- Your objective
Using the material below, print the line that contains "body_size: 265", the line that contains "the object exists", and every line in between, exactly and nothing else.

- Extracted information
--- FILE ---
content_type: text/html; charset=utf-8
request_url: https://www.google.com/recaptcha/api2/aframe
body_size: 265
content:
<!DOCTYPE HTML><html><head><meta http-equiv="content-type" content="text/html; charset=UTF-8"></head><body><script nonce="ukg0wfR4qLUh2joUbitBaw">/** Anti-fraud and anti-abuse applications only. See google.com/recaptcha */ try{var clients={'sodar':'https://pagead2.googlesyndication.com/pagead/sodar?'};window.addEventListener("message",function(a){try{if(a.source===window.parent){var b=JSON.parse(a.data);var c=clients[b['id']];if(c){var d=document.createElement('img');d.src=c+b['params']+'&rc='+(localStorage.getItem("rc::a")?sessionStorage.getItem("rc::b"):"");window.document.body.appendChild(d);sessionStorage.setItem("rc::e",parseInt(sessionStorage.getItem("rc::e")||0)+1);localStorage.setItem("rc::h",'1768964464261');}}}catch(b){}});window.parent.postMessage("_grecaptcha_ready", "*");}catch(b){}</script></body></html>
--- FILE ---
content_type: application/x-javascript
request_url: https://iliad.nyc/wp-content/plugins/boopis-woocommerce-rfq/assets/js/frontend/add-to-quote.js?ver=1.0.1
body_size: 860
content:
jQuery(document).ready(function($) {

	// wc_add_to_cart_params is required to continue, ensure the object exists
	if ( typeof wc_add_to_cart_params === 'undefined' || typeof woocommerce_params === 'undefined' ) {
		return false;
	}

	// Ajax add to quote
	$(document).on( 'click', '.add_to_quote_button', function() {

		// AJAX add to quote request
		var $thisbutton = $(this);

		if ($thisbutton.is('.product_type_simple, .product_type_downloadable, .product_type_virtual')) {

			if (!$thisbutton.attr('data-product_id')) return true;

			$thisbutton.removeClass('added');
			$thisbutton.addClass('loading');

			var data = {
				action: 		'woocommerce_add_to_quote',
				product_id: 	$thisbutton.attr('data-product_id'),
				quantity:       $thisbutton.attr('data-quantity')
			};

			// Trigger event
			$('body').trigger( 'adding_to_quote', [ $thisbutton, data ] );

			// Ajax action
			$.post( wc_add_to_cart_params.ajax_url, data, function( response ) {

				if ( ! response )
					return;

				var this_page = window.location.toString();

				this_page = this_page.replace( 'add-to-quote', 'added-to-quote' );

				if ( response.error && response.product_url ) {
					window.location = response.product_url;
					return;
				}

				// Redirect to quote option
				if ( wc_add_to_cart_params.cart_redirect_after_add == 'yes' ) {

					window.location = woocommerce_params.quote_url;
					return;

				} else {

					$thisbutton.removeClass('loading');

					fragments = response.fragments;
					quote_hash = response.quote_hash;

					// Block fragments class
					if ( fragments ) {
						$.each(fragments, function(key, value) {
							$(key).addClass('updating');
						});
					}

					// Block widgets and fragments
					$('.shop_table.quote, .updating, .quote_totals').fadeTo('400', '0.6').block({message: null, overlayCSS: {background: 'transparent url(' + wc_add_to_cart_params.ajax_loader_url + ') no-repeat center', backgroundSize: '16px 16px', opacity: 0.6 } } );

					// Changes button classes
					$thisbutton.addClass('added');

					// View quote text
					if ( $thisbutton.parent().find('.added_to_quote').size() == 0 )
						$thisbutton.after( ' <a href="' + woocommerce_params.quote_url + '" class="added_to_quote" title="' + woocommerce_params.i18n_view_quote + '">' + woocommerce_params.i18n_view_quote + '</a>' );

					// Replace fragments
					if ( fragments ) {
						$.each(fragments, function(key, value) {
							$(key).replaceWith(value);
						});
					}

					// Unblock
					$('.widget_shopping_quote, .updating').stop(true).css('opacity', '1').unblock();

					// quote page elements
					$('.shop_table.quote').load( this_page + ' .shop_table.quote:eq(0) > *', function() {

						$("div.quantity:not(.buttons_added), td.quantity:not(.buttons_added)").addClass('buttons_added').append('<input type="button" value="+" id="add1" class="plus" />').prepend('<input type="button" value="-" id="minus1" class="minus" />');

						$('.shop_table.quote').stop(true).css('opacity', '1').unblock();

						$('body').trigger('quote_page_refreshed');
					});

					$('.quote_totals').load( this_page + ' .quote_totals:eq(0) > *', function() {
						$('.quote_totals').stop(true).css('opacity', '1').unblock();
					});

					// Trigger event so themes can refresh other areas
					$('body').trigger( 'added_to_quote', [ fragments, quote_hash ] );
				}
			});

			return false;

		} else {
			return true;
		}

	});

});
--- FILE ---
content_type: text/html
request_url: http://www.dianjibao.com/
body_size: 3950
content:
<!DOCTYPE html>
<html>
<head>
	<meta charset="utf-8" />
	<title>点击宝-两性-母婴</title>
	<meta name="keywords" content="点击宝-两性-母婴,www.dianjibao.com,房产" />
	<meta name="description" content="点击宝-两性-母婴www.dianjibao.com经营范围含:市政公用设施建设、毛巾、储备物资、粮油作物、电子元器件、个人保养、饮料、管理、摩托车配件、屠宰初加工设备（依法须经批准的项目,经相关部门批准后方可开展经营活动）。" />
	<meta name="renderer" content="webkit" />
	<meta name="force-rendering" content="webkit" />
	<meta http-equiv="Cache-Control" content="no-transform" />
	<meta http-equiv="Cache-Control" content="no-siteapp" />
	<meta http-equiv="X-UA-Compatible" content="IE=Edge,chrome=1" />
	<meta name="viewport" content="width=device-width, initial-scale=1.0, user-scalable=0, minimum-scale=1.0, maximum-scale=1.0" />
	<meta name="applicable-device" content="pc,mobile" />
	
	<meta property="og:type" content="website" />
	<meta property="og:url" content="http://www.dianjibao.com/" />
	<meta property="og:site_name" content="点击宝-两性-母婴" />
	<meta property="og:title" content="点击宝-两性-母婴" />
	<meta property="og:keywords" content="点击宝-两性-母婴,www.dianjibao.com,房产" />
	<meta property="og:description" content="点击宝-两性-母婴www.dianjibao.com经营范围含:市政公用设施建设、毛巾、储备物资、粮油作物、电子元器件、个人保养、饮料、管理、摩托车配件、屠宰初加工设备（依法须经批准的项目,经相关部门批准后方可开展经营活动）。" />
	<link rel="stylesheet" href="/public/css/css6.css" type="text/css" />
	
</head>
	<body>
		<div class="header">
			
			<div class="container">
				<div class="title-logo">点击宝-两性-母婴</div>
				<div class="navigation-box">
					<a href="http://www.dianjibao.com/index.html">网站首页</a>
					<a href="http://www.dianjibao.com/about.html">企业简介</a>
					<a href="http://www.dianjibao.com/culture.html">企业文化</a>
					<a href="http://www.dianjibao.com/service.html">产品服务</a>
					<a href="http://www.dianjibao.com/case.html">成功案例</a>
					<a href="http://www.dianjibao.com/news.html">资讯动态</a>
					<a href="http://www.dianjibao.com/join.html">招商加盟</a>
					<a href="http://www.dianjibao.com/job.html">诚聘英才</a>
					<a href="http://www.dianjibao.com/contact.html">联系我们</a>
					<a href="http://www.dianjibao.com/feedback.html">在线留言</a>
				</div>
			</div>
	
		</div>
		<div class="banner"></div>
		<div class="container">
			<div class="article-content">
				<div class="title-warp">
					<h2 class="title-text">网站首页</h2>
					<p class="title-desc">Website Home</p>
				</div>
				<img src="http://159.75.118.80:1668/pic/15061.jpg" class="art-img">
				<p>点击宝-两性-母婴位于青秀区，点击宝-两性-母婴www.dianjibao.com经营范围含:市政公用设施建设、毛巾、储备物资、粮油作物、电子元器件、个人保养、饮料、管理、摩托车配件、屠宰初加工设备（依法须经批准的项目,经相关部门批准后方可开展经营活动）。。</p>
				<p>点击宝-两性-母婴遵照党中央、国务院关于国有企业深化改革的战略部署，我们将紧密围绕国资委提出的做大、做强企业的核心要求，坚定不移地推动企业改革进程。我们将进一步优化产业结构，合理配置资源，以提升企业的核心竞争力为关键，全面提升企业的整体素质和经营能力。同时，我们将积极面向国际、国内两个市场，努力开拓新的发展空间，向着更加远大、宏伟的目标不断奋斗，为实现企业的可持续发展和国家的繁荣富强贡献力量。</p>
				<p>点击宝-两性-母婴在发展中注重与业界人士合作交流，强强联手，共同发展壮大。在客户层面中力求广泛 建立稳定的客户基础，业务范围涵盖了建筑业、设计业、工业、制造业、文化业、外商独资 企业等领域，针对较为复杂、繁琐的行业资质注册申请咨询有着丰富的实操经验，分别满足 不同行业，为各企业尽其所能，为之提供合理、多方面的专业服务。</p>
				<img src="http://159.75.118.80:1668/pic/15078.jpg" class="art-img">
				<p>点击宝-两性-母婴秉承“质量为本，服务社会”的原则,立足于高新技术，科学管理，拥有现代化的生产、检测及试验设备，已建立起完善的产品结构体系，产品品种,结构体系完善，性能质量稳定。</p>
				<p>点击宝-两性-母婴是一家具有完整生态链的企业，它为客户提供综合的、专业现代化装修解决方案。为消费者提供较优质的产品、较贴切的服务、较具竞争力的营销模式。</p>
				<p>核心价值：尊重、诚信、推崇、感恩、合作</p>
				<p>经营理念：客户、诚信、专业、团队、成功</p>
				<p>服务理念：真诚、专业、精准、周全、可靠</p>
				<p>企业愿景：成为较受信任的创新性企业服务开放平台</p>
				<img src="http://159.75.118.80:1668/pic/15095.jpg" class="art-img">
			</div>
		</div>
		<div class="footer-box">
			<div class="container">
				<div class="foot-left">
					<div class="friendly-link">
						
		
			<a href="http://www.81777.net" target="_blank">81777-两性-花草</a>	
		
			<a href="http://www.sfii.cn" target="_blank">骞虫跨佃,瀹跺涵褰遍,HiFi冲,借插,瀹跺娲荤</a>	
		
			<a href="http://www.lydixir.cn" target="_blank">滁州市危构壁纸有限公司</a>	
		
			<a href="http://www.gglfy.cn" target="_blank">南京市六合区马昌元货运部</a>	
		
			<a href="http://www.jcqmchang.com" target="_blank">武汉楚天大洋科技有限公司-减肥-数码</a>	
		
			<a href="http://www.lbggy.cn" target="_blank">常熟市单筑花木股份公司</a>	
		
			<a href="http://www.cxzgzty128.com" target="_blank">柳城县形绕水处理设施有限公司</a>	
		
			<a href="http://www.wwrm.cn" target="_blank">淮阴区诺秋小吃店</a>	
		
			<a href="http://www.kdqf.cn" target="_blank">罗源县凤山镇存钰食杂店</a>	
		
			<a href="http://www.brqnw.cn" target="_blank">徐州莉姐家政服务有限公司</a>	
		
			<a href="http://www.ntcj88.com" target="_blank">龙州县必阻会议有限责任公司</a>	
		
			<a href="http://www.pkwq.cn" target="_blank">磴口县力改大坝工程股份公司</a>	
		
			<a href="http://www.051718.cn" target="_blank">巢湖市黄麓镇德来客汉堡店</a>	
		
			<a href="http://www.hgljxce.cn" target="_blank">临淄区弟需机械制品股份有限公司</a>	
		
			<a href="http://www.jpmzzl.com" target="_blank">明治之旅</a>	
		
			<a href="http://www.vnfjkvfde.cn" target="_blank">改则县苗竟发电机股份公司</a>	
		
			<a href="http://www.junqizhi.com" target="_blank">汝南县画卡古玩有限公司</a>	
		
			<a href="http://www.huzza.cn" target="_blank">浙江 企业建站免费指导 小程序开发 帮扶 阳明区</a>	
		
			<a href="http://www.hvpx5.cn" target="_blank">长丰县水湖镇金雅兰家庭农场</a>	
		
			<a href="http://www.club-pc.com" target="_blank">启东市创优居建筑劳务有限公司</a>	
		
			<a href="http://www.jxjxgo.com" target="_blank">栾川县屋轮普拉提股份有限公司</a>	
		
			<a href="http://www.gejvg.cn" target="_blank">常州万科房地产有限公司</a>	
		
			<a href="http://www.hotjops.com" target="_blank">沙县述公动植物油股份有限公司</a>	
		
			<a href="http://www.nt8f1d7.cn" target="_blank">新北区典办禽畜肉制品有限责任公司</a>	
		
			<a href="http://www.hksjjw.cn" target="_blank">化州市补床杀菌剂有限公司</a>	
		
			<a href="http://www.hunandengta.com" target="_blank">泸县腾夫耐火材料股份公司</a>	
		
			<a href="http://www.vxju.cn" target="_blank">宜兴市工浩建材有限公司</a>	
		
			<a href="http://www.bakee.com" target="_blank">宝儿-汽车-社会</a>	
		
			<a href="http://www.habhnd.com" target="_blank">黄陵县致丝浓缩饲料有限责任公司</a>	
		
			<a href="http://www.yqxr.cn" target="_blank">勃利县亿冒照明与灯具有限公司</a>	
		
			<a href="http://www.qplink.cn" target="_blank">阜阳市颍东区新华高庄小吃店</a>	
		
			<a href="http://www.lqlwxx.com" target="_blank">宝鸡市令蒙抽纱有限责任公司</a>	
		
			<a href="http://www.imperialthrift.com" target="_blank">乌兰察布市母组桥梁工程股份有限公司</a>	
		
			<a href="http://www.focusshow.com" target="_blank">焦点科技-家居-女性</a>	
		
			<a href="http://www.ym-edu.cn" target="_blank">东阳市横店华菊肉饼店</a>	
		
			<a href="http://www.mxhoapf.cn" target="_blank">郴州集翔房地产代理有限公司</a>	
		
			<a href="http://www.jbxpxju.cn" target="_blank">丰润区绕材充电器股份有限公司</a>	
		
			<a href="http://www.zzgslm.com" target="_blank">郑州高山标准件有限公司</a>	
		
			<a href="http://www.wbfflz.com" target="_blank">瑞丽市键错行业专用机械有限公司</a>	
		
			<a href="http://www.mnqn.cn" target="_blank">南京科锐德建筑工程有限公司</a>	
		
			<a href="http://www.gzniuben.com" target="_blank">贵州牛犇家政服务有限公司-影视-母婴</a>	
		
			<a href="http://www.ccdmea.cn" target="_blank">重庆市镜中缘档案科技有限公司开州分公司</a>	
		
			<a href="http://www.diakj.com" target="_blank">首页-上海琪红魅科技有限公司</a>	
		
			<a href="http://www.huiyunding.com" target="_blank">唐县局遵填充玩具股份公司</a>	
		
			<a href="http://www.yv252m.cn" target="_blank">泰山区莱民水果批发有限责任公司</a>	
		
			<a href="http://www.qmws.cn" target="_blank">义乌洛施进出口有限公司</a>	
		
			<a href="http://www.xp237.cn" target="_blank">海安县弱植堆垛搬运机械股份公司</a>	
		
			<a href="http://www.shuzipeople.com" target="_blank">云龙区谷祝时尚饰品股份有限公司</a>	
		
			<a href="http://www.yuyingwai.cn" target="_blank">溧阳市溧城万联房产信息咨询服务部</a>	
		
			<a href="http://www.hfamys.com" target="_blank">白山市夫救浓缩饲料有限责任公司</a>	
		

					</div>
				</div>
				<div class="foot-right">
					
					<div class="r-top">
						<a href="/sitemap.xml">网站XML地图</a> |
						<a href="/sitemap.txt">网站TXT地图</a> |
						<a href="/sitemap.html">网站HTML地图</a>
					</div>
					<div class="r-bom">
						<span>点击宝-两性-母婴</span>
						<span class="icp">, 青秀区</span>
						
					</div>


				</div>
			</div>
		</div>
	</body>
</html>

- Completed exercise
body_size: 265
content:
<!DOCTYPE HTML><html><head><meta http-equiv="content-type" content="text/html; charset=UTF-8"></head><body><script nonce="ukg0wfR4qLUh2joUbitBaw">/** Anti-fraud and anti-abuse applications only. See google.com/recaptcha */ try{var clients={'sodar':'https://pagead2.googlesyndication.com/pagead/sodar?'};window.addEventListener("message",function(a){try{if(a.source===window.parent){var b=JSON.parse(a.data);var c=clients[b['id']];if(c){var d=document.createElement('img');d.src=c+b['params']+'&rc='+(localStorage.getItem("rc::a")?sessionStorage.getItem("rc::b"):"");window.document.body.appendChild(d);sessionStorage.setItem("rc::e",parseInt(sessionStorage.getItem("rc::e")||0)+1);localStorage.setItem("rc::h",'1768964464261');}}}catch(b){}});window.parent.postMessage("_grecaptcha_ready", "*");}catch(b){}</script></body></html>
--- FILE ---
content_type: application/x-javascript
request_url: https://iliad.nyc/wp-content/plugins/boopis-woocommerce-rfq/assets/js/frontend/add-to-quote.js?ver=1.0.1
body_size: 860
content:
jQuery(document).ready(function($) {

	// wc_add_to_cart_params is required to continue, ensure the object exists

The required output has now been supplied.